Speculative Sellers Return, Hip Hip Hooray

Estate agents Countrywide and property portal Rightmove say they have seen a 35% increase in new properties for sale since the coalition governement announced HIPS were suspended, on 21 May.

The increase in properties coming to the market is being widely explained due to 3 factors:

  1. Suspension of the requirement for a home information pack before putting a property up for sale
  2. The anticipated rise in capital gains tax from 18% to potentially 40-50%
  3. Uncertainty of the election recently being resolved

The anecdotal rises in properties coming on to the market are disputed by some estate agents and RICS surveyors.
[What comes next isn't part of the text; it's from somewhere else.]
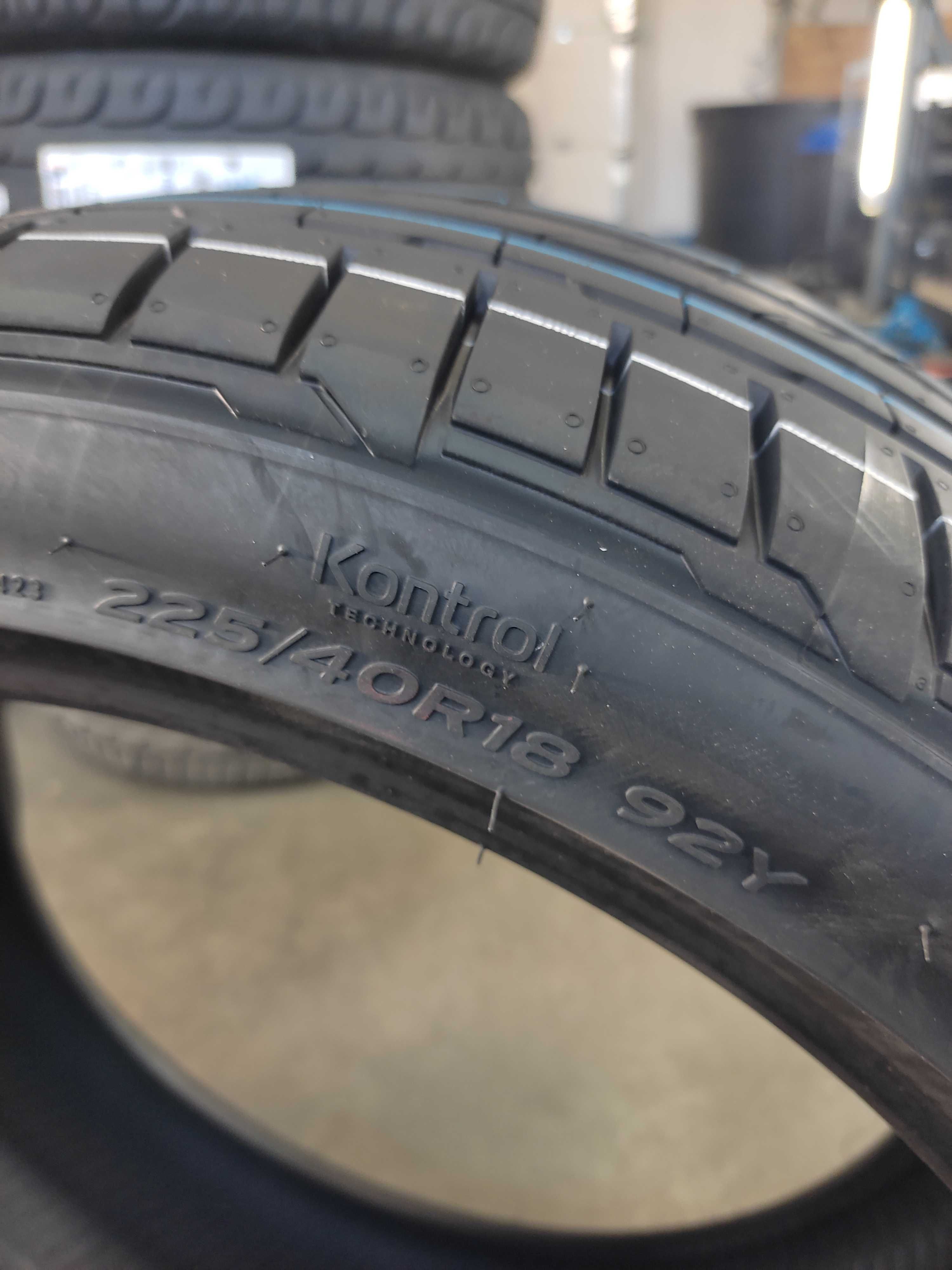 2 anvelope Hankook de vara 225/40/18 an 2024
“an explosion of instructions is hype and misleading”

Certainly, the removal of HIPs has not removed the market speculation and installed stability with renewed fears of house prices ‘heading for double dip’. It is hard not to see the irony that the removal of the £300 HIP may have inturn helped speculators enter the market but inadvertently played a role in house prices falling. So whilst sellers may feel they have saved £300 from HIP costs, they may have lost substantially more in lower sale prices.

Whilst the main area that is currently agreed upon is that the increase in ‘sellers’ coming to the market has a large element of people speculating and testing the property market. This seems to be largely welcomed by industry commentators and professional bodies including the Royal Institute of Chatered Surveyors (RICS).

In a time of uncertainity do we need sellers in the market who are not truly serious?

Should we really be celebrating the return of speculative sellers to the market?